PROVIDED TEXT

----------------------------------------

By the end of the century, the mean summer temperature in India could increase by as much as five degrees Celsius.
The number of days of extreme heat could increase by more than a month and the number of warm nights could more than double. The amount of rain is projected to increase by as much as 40 percent, but the frequency of extreme rain events will also increase, as will the number and length of droughts.
Under these conditions, by 2035, yields for India’s major food crops will decline by as much as 10 percent.
Rising temperatures and the increase in extreme heat will make living and working conditions unbearable and reduce the productivity of farmers, agricultural laborers and livestock used for draught power. Livestock will also struggle with the heat and the reduction of available fodder.
India’s annual monsoon rains provide 75 percent of the water used in agricultural production. Without adaptation actions, agricultural productivity in India could decline by as much as 25 percent; the productivity of small-scale rain-fed farms could decline by as much as 50 percent.

----------------------------------------

STATED TASK A
Rewrite the rows as a numbered list with blank lines removed, from the row with "Judging by the" through the last of the rows.

----------------------------------------

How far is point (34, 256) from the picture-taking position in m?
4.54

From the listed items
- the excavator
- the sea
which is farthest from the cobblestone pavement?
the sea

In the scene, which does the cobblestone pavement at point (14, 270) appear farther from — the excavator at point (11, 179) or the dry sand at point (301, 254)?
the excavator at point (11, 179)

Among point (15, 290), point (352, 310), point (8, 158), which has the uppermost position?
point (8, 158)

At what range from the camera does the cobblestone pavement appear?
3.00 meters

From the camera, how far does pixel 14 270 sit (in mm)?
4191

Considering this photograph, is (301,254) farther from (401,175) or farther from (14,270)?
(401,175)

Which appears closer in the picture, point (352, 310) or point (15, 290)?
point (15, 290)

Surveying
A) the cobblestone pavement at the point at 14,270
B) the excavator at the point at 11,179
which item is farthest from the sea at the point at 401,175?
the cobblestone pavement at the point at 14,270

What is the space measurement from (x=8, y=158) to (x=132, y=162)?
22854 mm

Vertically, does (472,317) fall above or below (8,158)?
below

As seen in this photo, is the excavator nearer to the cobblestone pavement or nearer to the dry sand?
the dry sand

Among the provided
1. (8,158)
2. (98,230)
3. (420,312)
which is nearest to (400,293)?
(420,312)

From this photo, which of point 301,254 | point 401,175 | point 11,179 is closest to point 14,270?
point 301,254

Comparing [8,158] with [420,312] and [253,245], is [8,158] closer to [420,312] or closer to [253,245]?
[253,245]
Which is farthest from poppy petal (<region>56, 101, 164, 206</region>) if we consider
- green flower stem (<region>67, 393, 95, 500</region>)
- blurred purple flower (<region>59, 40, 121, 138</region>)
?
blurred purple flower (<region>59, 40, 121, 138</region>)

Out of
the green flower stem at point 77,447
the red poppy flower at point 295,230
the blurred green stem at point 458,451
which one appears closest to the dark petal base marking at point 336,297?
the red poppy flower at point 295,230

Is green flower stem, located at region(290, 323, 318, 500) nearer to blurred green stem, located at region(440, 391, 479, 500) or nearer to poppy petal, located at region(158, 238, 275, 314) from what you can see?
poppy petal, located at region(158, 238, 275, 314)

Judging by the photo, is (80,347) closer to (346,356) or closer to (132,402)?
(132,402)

----------------------------------------

STATED TASK B
Copy the passage on heat and farming in India word for word from "India’s annual monsoon" to "as 50 percent.".

CORRECT RESPONSE A
1. Judging by the photo, is (80,347) closer to (346,356) or closer to (132,402)?
2. (132,402)

CORRECT RESPONSE B
India’s annual monsoon rains provide 75 percent of the water used in agricultural production. Without adaptation actions, agricultural productivity in India could decline by as much as 25 percent; the productivity of small-scale rain-fed farms could decline by as much as 50 percent.